“What do you need most right now?”
Four close friends sat across the table. We’d finished an incredible lunch, almost Thanksgiving-like, followed by dark chocolate squares for dessert. Friendship and good food. What else could a girl possibly need?
Only I knew better. With in moments of gathering, we dove deep, fast. One revealed a health crisis. Another, a marriage in jeopardy. Others agonized over parenting challenges, career disappointments, and various other unknowns and sources of angst. We all had “something” that kept us awake at night.
But there we were, together. A gift. It’d be months before we found our way back to a table. So, before we left, I asked one more question.
“What do you need most right now?”
Silence. For the first time, our chatty lunch hushed to near silence as we thought of the one thing we needed most amongst so many needs. One at a time, we answered.
“Cheerleading,” said the first. Then another, “Connection.” Two more followed, adding “Discernment” and “Encouragement” to the list. Such worthy needs, important. Then, my turn.
More silence. Like you, they didn’t understand. So I explained.
For most my life I’ve prided myself on crossed-off to-do lists.
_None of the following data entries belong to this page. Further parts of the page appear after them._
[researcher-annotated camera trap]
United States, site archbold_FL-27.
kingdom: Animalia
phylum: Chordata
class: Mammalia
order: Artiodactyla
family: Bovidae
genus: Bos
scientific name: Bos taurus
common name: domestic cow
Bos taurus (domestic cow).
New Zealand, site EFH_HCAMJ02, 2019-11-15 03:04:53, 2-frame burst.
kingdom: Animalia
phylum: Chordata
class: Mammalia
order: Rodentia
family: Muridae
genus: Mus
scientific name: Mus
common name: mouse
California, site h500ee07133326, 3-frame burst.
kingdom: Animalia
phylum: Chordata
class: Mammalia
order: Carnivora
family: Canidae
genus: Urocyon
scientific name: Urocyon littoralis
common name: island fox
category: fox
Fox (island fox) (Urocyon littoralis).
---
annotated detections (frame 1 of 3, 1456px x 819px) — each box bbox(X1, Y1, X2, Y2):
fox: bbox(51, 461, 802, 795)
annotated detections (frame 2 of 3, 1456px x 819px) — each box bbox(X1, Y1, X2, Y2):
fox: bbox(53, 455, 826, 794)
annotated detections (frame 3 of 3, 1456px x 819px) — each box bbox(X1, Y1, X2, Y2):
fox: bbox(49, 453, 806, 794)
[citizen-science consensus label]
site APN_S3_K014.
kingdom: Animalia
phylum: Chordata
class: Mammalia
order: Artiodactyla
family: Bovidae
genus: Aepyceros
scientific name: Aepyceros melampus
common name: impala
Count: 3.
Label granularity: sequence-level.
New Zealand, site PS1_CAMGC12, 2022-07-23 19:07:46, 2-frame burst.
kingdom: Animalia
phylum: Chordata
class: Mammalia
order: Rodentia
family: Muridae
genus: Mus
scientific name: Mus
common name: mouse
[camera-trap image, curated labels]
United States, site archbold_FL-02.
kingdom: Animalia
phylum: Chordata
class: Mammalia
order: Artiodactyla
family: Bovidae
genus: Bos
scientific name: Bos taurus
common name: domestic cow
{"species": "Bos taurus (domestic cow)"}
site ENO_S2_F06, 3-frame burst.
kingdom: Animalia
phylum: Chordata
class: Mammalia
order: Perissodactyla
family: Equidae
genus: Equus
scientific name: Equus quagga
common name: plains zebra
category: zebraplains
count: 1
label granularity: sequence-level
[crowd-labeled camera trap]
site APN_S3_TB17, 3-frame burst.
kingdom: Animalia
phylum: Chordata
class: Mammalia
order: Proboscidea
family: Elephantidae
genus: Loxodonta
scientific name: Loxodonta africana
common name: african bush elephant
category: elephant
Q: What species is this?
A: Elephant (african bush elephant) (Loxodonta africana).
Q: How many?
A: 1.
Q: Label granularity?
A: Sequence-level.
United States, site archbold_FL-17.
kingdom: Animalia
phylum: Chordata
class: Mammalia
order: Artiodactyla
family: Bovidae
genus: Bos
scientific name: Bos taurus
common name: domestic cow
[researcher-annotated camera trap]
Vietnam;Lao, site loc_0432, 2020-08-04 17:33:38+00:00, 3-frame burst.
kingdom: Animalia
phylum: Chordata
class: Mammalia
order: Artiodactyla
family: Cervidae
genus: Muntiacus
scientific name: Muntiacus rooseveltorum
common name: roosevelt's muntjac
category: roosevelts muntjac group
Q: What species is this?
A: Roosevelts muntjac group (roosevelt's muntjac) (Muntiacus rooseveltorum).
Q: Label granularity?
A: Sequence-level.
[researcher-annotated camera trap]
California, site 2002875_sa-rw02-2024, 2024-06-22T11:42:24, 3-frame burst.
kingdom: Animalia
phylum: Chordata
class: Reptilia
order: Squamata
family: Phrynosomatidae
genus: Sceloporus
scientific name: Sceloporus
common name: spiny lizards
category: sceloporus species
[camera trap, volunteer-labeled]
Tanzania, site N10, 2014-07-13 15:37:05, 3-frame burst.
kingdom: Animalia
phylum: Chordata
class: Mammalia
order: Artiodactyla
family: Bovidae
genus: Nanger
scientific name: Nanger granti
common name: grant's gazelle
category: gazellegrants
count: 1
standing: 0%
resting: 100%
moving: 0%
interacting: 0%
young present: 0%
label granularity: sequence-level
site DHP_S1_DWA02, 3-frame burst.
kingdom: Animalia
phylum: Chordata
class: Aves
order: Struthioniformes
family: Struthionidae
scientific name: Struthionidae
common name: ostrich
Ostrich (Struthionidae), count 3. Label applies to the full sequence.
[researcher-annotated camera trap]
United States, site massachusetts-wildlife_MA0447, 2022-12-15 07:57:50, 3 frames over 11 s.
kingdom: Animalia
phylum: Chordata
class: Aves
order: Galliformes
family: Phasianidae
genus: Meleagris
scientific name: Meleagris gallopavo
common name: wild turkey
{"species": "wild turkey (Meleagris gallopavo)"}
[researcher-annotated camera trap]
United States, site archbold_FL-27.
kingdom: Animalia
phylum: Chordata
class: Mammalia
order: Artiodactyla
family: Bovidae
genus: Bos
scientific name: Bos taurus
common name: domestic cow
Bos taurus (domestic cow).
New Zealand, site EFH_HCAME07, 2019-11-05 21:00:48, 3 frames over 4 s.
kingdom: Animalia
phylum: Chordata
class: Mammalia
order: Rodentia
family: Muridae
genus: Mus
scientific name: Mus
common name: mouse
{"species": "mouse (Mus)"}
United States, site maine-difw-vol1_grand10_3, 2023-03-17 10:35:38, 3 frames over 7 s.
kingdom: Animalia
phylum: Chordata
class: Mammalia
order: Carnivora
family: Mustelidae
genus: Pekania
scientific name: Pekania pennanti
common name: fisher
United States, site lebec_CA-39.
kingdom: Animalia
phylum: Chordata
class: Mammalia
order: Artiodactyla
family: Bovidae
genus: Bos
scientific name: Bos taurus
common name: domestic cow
Order and responsibility make me feel worthy, as do hard work and fulfilled commitments.
Then life happened. And although sweet and good in many ways, everything changed in a moment. As a result, there’s fall out. Loads of it.
Phone calls aren’t returned. Emails and texts pile up unanswered. To-do’s end up lost and forgotten. Appointments are missed. Promises of coffee dates and get-togethers with friends remain unfulfilled. My orderly, everything-in-its-place, task-driven self has been replaced by a disconnected, forgetful, chronically late, overwhelmed (often snappy) imposter. Every day I feel like I’m letting someone down. Often, I am.
So what do I need most?
A thick, cushion of grace for the many ways I misstep.
My friends smiled and nodded across the table. “We can do bubble wrap.” And with that, I sank deep into the assurance of friendship.
This is how grace transforms relationships. It reassures each member they are known and loved deeply, in spite of any lackings. It creates safety, builds trust, and infuses strength.
I need all of the above. So do you.
We all need to know a generous cushion surrounds us, and that when we stumble, our relationships won’t break. That when we’re late, forgetful, insensitive, unresponsive, or wake up grouchy and bare our teeth at everything that moves, our truest friends will look beyond the growl to the true heart within.
It’s called grace.
I need it more than I can say. But for all my desire to receive it, I’m stingy in giving it. Even to the people across the table.
Can I be bold? Can I say something straight, in this bubble-wrap place, with you knowing I’m telling myself as much as I am you?
We’re far too easily offended.
Too easily ticked off, too easily wounded, too easily tempted to abandon relationship the moment it disappoints.
And we need to knock it off.
Because if we really want the relationships we say we do, we must let some things go.
Relationship, in it’s most beautiful, grace-full form, demands we refuse our emotional, knee-jerk reactions to the ordinary missteps and failures of others. Instead, we don bubble-wrap, and become people bent on buoying others with grace.
How? Well, it isn’t easy. We’re well-trained in reactions and retaliations. But you and I can start here:
- Give the benefit of the doubt.
- Be slow to take things personal.
- Refuse to make everything about you.
- Assume the best, not the worst.
- Look beyond the external to what you know is true of her heart.
- Let the little stuff go. Sometimes the big stuff, too.
Bubble wrap, baby. It’s how you and I continue to cheer and celebrate and encourage each other, in spite of the missteps.
What can you do to be bubble wrap to someone today?